And just so you know I’m no longer the clean-cut guy I was in that last picture…

There comes a time in every man’s life when he has to make a choice: will he play soulful bugle in the bathroom, wringing tears from the eyes of the jazz gods who came before him? Or will he just pretend to be blowing into the thing — because he hasn’t yet figured out how to get anything other than off-key flatulent sounds out of it — and snap a picture to make himself look savvy?

The answer, quite clearly, is “goat cheese”.

Mark my words: I’ll teach myself how to build up a grudging embouchure and get some music out of it, or else I’ll give the bugle to my Uncle Brian (I don’t have the time or patience to take lessons). Either way there’s a happy ending for someone. And really, when you find something like this in a music store and it’s so absurdly inexpensive, you just can’t pass it up.

There was also a fun moment when I was playing a guitar and the guy working at the place (the specificity here is beyond compare, isn’t it?) asked me if I was a lap steel player, and I went on to outline my entire guitar-playing history in condensed form to explain that no, I’m not a lap steel player, and I just play guitar in a completely skewed way because I could never figure out how to get my fingers to do what they’re supposed to on the fretboard. Unsolicited personal musical history in bite-size form — it doesn’t get much more exciting than that.

## COLLECTED MATERIAL
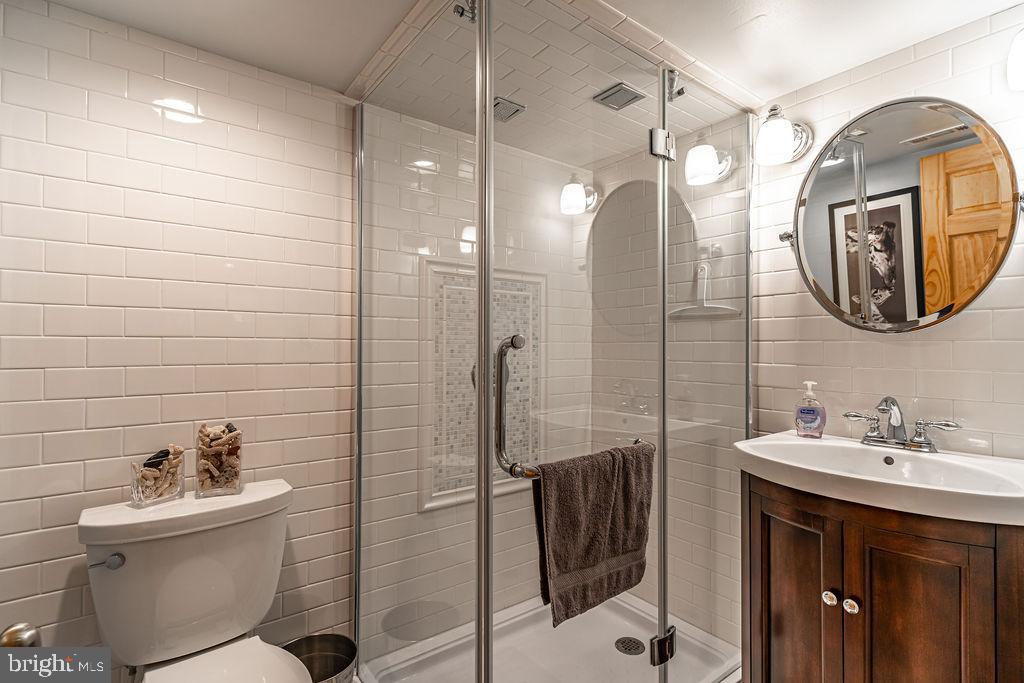 WESTOVER - Residential Lease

## TASK 1
According to the post about the bugle, who will get the bugle if the writer doesn't teach himself to play it?
## TASK 2
Write the next part of the post about the bugle, picking up after its last sentence.

## ANSWER BOX 1
His Uncle Brian.

## ANSWER BOX 2
So I’m thinking there are two separate albums currently taking shape. One will probably be all over the place and have no real thread holding the songs together, aside from the continuation of my sloppy vocal multi-tracking ways and the way the songs feel to me like they make sense together. The other album will probably be almost entirely piano-based and feel much more like an organic whole. Both will probably have wordy titles and be crammed with a lot of songs, though maybe not quite as many as I squeezed onto the last album. There’s also a good chance my hunches are wrong and I’ll end up with something completely different from any of that in the next few months.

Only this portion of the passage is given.